Unemployment rate falls to 12.8%, lowest since 2009

CSO says numbers out of work fell by 41,700 in the year to the end of September

The Government has claimed a turnaround in the rate of unemployment is evidence of the strengthening Irish economy.

Figures released by the Central Statistics Office today show that The numbers unemployed fell by 41,700 in the year to the end of September, reducing the total number of people out of work to 282,900.

As a result the seasonally adjusted unemployment rate decreased from 13.6 per cent to 12.8 per cent over the July to September quarter while the number of people unemployed fell by 18,000. This is the fifth quarter in succession where unemployment has declined on an annual basis and has led to the lowest rate of unemployment since 2009.

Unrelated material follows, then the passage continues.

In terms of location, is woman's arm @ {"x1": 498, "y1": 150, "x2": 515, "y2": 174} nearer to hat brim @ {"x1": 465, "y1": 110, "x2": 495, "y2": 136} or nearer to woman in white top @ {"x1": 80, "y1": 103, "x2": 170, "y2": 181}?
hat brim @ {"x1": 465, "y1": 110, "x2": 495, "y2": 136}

Taoiseach Enda Kenny said over 1,000 new jobs were being created per week in the economy and there were “positive signs that business confidence is rising”


There was an annual increase in employment of 3.2 per cent or 58,000 in the year to the end of September, bringing total employment to 1,899,300.

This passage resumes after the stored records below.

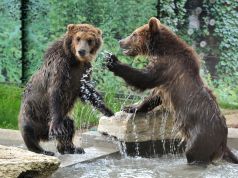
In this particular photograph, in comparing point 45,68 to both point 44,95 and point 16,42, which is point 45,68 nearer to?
point 44,95

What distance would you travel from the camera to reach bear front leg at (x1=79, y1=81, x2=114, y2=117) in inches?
274

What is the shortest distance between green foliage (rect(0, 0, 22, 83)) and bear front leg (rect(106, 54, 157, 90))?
5.86 metres

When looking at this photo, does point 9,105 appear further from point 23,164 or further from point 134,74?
point 23,164

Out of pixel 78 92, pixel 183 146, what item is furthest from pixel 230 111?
pixel 78 92

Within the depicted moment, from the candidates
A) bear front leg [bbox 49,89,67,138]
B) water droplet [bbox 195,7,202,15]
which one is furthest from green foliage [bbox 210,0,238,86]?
bear front leg [bbox 49,89,67,138]

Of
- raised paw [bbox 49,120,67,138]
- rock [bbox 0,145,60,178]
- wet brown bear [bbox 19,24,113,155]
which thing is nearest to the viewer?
rock [bbox 0,145,60,178]

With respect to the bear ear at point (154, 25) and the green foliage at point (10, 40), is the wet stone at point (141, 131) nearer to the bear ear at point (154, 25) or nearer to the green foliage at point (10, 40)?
the bear ear at point (154, 25)

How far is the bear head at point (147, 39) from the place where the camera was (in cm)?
674

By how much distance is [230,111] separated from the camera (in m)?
10.6

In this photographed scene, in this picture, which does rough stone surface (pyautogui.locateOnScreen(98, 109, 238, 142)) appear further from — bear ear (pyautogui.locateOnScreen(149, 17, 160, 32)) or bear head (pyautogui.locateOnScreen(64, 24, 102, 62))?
bear ear (pyautogui.locateOnScreen(149, 17, 160, 32))

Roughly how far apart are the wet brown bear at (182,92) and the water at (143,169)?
0.18 meters

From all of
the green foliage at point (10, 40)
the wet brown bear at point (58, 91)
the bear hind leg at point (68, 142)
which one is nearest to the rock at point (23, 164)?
the wet brown bear at point (58, 91)

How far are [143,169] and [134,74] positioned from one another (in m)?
0.97

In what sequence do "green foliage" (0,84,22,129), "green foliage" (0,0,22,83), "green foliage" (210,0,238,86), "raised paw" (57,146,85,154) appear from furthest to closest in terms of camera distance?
"green foliage" (0,0,22,83)
"green foliage" (210,0,238,86)
"green foliage" (0,84,22,129)
"raised paw" (57,146,85,154)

This compares with an annual increase in employment of 1.8 per cent in the previous quarter.

On a seasonally adjusted basis there were 22,500 more jobs in the economy in the July-September period.

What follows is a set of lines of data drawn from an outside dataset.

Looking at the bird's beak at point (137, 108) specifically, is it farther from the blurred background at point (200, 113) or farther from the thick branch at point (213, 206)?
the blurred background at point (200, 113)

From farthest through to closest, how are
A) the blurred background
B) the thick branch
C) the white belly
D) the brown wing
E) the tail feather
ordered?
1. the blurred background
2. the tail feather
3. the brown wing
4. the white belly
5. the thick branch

The figures also show a decline in long term unemployment from 8.9 per cent to 7.6 per cent over the year.

“More than 1,000 people a week are returning to work, proof that the measures taken by the Government to stabilise the economy and address the unemployment crisis which we inherited are paying off,” Minister for Social Protection Joan Burton said.

The latest figures follow separate data published by the CSO showing that the Live Register in October fell below 400,000 for the first time in four years.

Minister for Jobs, Enterprise and Innovation Richard Bruton took to Twitter to welcome the increasing employment figures.

“Private sector adding 1,200 jobs a week. Very encouraging. Testament to Irish workforce and entrepreneurial spirit. Real base to build on,” he said.

Tanaiste Eamon Gilmore highlighted the decline in the long-term unemployment rate which he said had fallen from 8.9 per cent to 7.6 per cent over the past year.

However, the amount of people classed as long-term unemployed - out of work for a year or more - accounts for 58 per cent of the total - only down about 1 per cent from a year earlier.

The total number of people in the labour force is 2,182,100 - up 16,300 over the year.

Minister for Social Protection Joan Burton said: “There are still far too many people out of work, and tackling unemployment will remain the Government’s number one priority, but these figures demonstrate that we are making steady progress”.